Кравчук покивал-покивал, потом тоже решил включиться в беседу:
– Значит, как я понял, с технической стороны у нас всё в ажуре. Но тут ещё вот какая закавыка есть. Часть наших акций ведь принадлежат государству, а значит, как вы знаете, мы просто обязаны объявить тендер на заключение годового контракта. Однако я уверен, что тендер в любом случае выиграет ваша компания, потому что нашим техническим требованиям отвечаете только вы и «Ростелеком», но у них тарифы на порядок выше. А по закону, при прочих равных заказ отдается тому, у кого ниже цена. В общем, тендер этот – всего лишь дополнительная морока. Бюрократия, чтоб её. Но куда деваться? Таков закон, увы.
– Какой разговор, – равнодушно пожал плечами Ремир, – мы как раз недавно выиграли два тендера. Так что подавайте заявку, ну а мы подготовим документы.
– Вот и отлично! – разулыбался Кравчук. – Может, всё-таки по чуть-чуть…?
Ремир мотнул головой.
– В другой раз, а сейчас нам пора.
***
– Выпить ему, что ли, не с кем? – хмыкнул Ремир уже в машине.
– Ничего ты не понимаешь, – улыбнулся Астафьев. – Он просто привык решать дела только так.

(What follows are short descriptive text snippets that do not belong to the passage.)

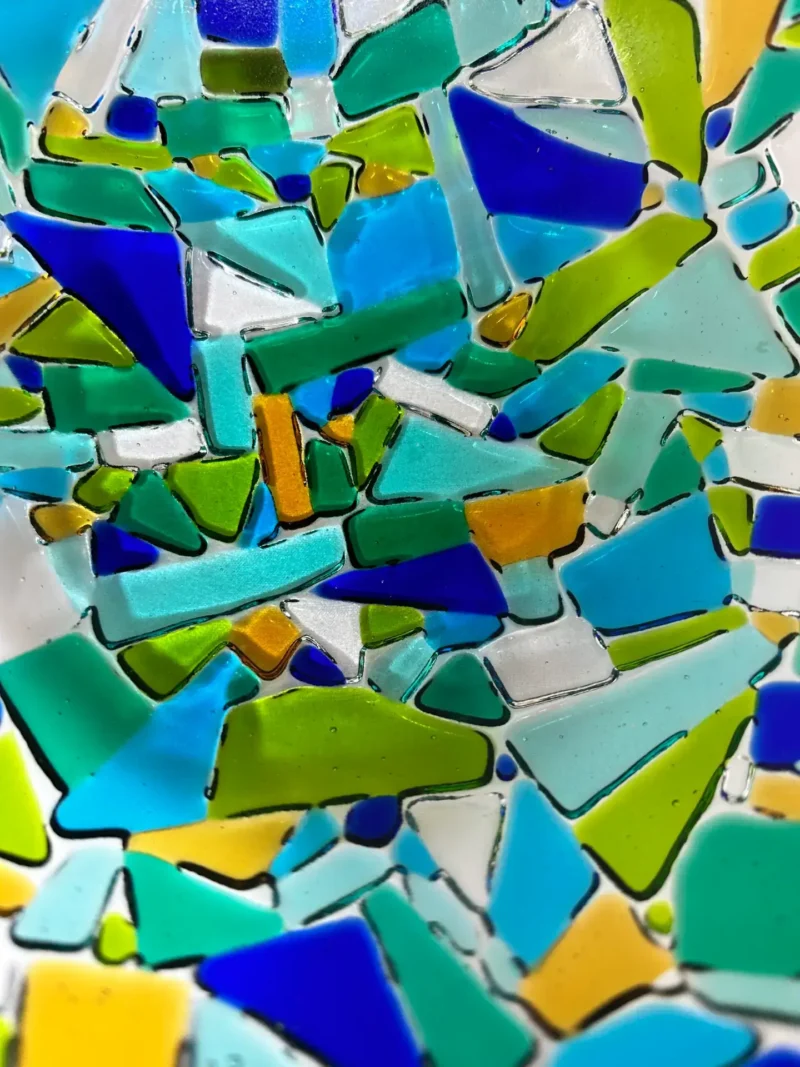 Shattered Harmony - Image 4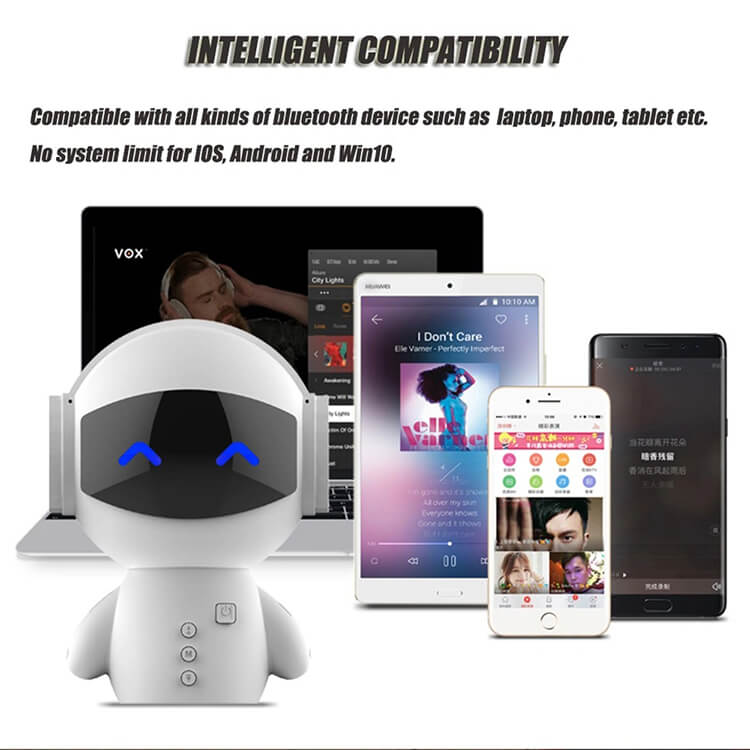 Plastic-Bluetooth-Wireless-Speaker-Cartoon-Robot-Portable-Mini-Speaker.webp (1).jpg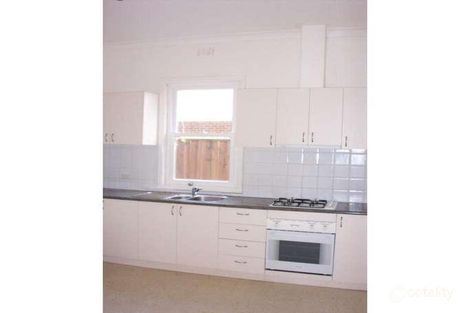 Property photo of 2 Bunalbo Avenue South Yarra VIC 3141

Переговоры и выпивка связаны между собой у него уже на подкорке. И тут вдруг переговоры прошли, а рюмахой не закинулся. Мозг в ступоре. Когнитивный диссонанс… Ну а что, Рем? Может, и впрямь вечерком расслабимся? Вискарик, девочки? Тем более повод такой – этот авиазавод я два месяца окучивал. И наконец дело сдвинулось.
– Насчёт вискарика посмотрим. А вот насчёт авиазавода я бы так не радовался. Многомиллионный контракт, знаешь ли, – это слишком лакомый кусок. Чую, за него бойня будет. Тендер ещё этот …
– Но Кравчук ведь сказал, что только мы и Ростелеком по тех. параметрам подходим, а цены у них реально выше. Значит, тендер будет наш.
– Да не факт, Макс. Ростелеком контора, конечно, неповоротливая, но для такого клиента могут и снизить цену. Особенно если узнают, что и мы в игре. Ну и других операторов тоже не стоит сбрасывать со счетов. Откуда этот инженер знает, у кого какие возможности, когда даже мы не знаем этого наверняка? Какая-нибудь мелочёвка вполне может арендовать канал и демпить цены в расчёте добрать потом объёмами. Так что с этим тендером, как ни крути, мы реально рискуем пролететь.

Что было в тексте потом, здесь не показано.